Lutheran Theology and Holy Communion
At the very core of Lutheran theology is the idea that a person need not have a fully formed faith or even a cognitive understanding in order to receive God's grace. This is the main justification for the practice of infant baptism. Infants are baptized because God chooses us first, before we have understanding or even faith!
To be consistent, the Lord's Supper (as the other Lutheran sacrament) should not be withheld from anyone who seeks to receive, even if they do not understand the theological significance of communion.
Many young children do, in fact, understand that it is God's meal, and Gethsemane practices a model of participation followed by reflection; participate in God's meal and then learn and understand what it means as one grows in faith and maturity.
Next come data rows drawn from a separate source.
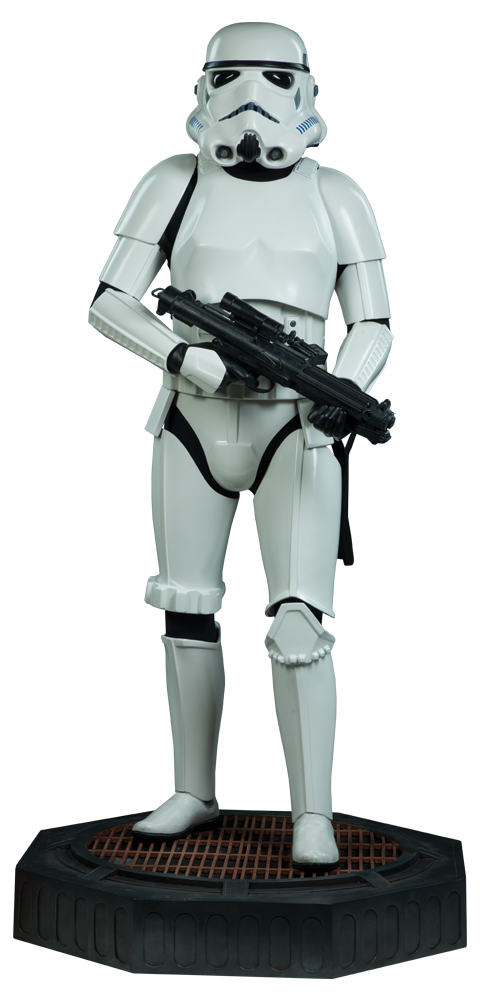 sideshow collectibles stormtrooper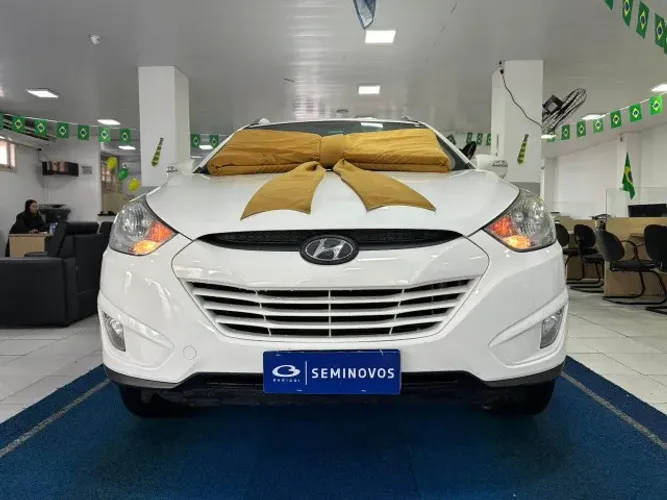 Hyundai IX35 GLS 2.0 16V 2WD Flex Aut. 2013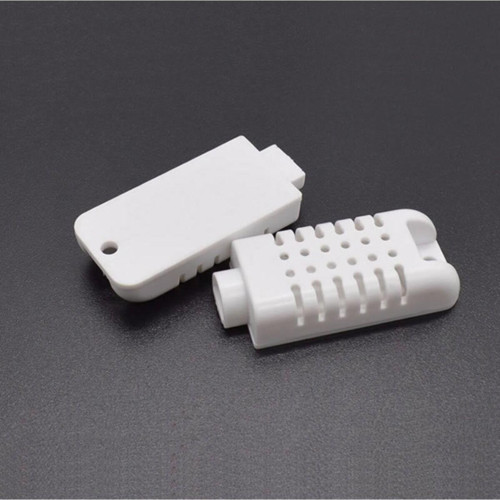 Ak-n-22 Mini Plastik Sensör Kutusu Elektronik Devre Kutusu Beyaz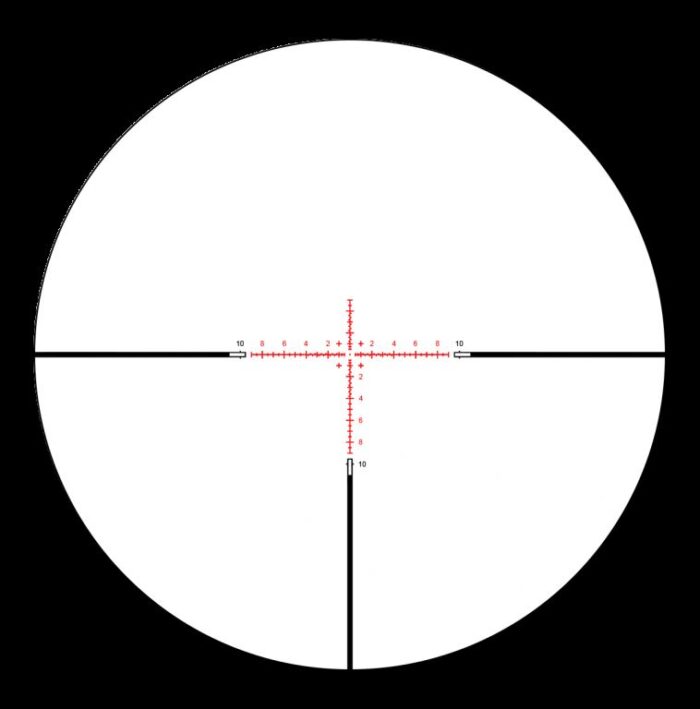 Wulf Hurricane Compact 3-10x40 30mm SF SFP IR - Image 9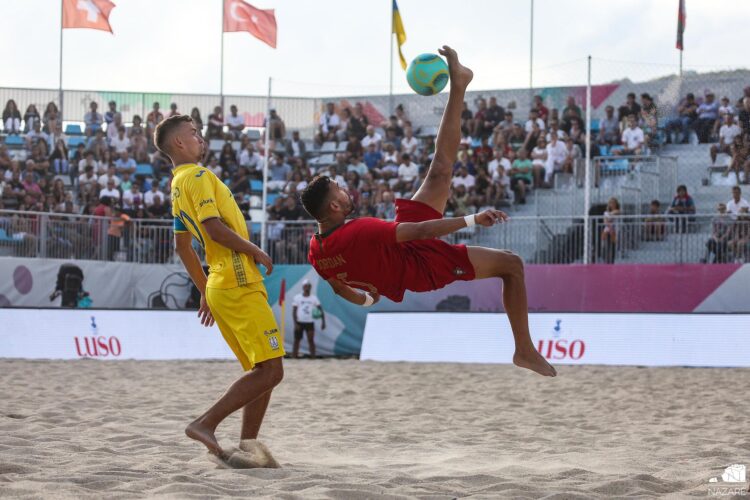 Avança projecto que fará da Nazaré o lar das selecções nacionais de desportos de praia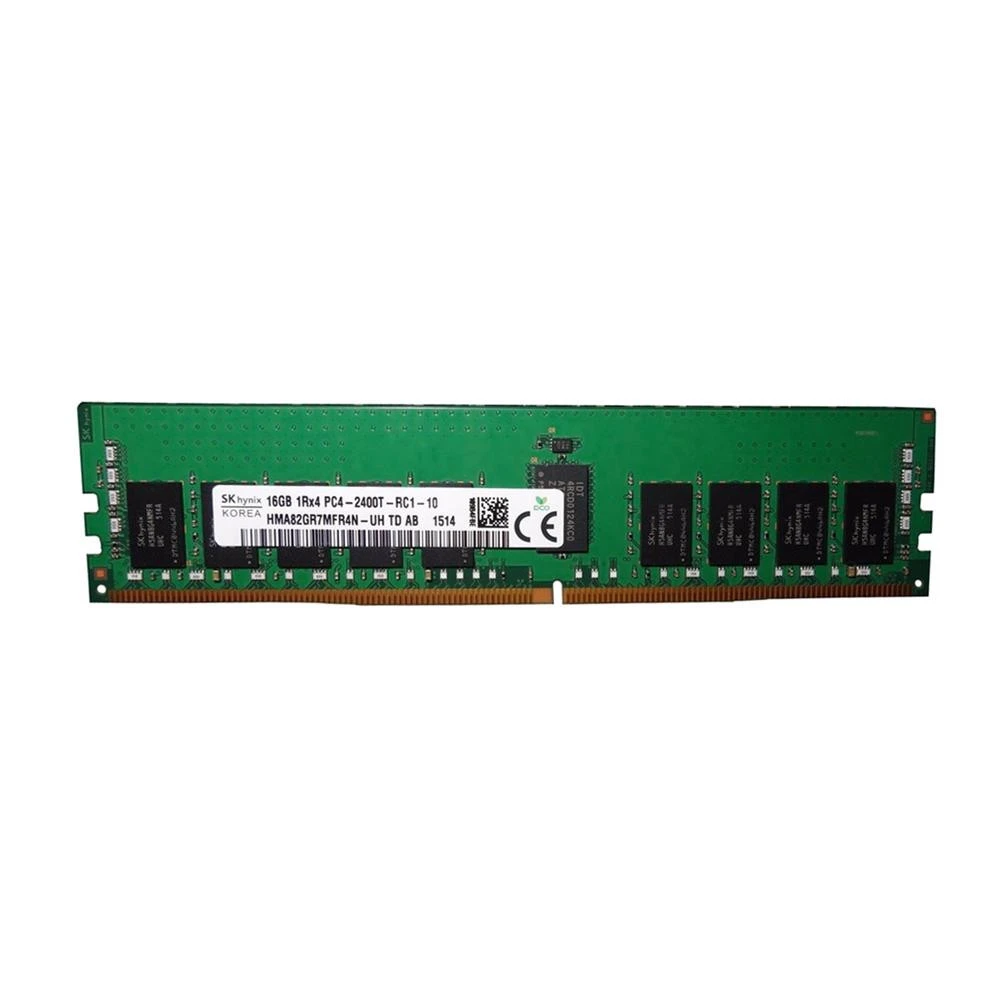 ОЗУ Hynix HMA82GR7MFR4N HMA82GR7MFR4N-UH DIMM, DDR4, 16 Гб, 2400 МГц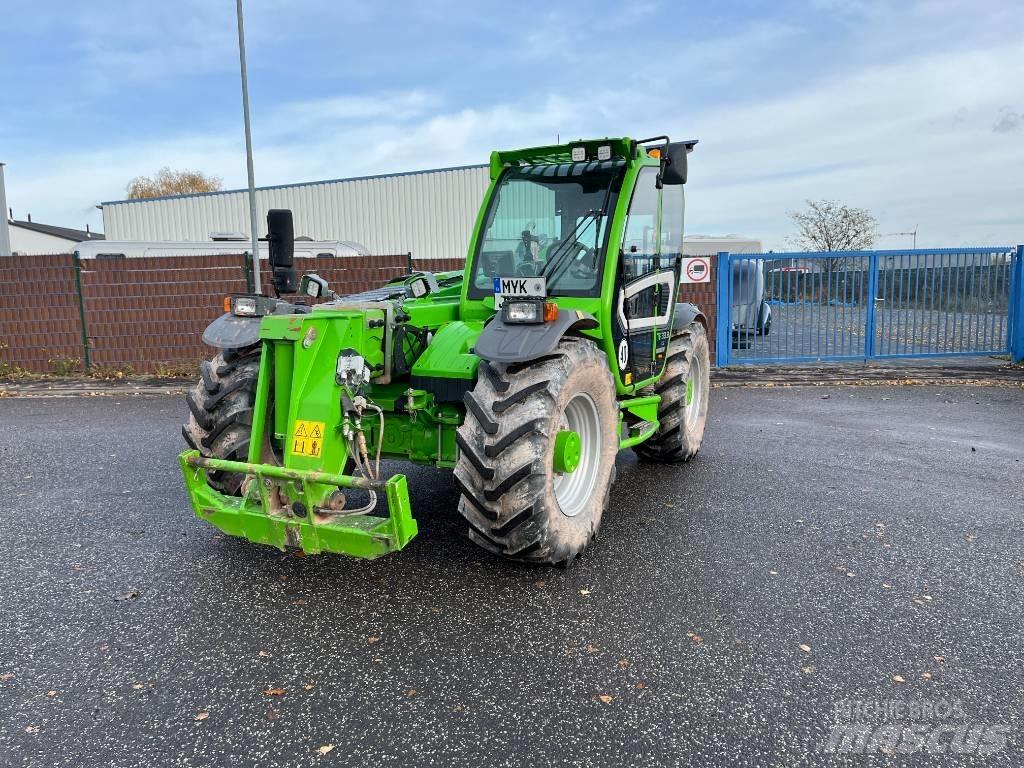 Merlo TF33.9CS-140 Carretillas telescópicas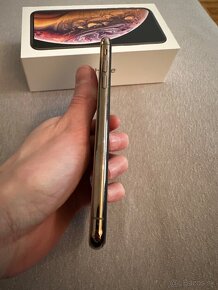 Apple IPhone XS 64GB GOLD - 8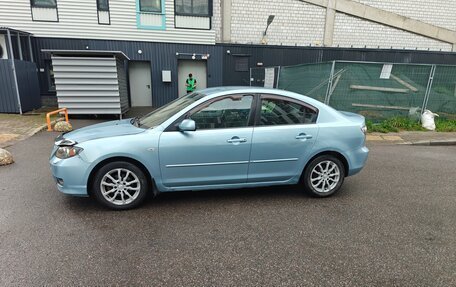 Mazda 3, 2008 год, 270 000 рублей, 3 фотография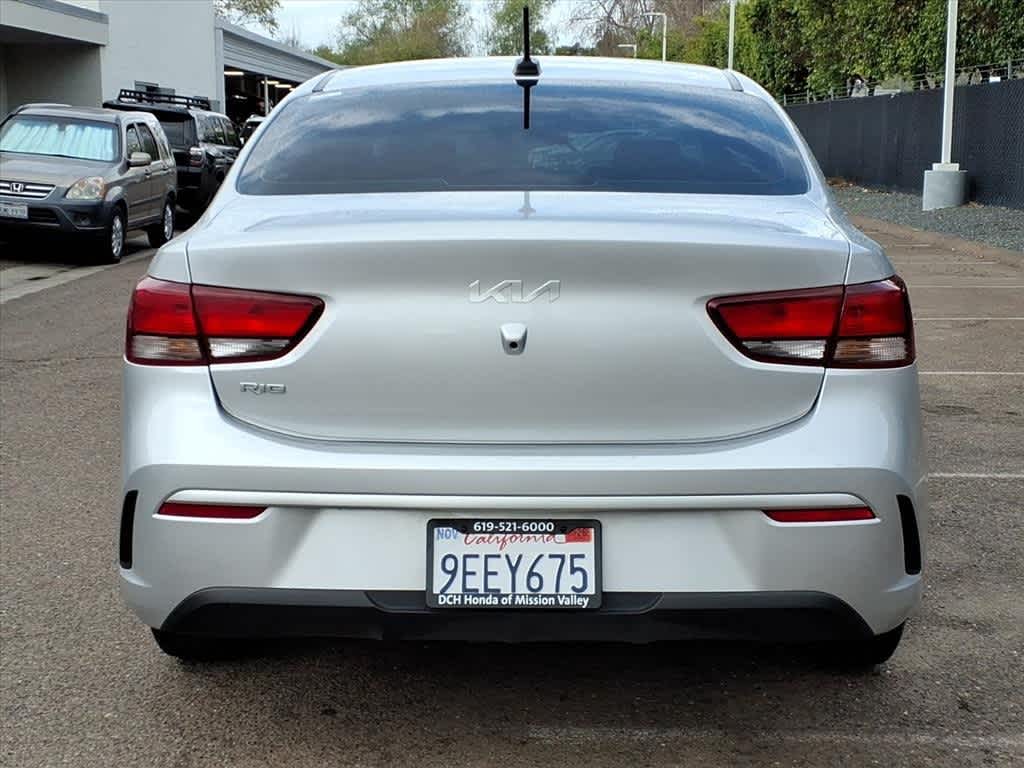 Thumbnail: 2023 Kia Rio - 5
Children have the option to commune if parents and child would like to do this. It is optional, and not in any way expected. There is no age limit concerning when a child may first commune—it is up to parents and child to decide.
At Gethsemane we offer an Early Communion class twice a year. After attending this interactive, hour-long class the child may partake in Holy Communion. At their first communion each child receives a cross necklace from the church.
Gethsemane offers a Holy Communion Retreat in fifth grade because at this age a child can understand communion at a deeper level. This retreat serves to deepen and enrich the experience, and is for all fifth graders and parents whether they have previously communed or not.
The retreat held in March offers parents and their child not only a better understanding of Holy Communion but allows families to deepen spiritual friendships through learning and play. That Sunday morning the 5th graders commune together at the 10:45 service.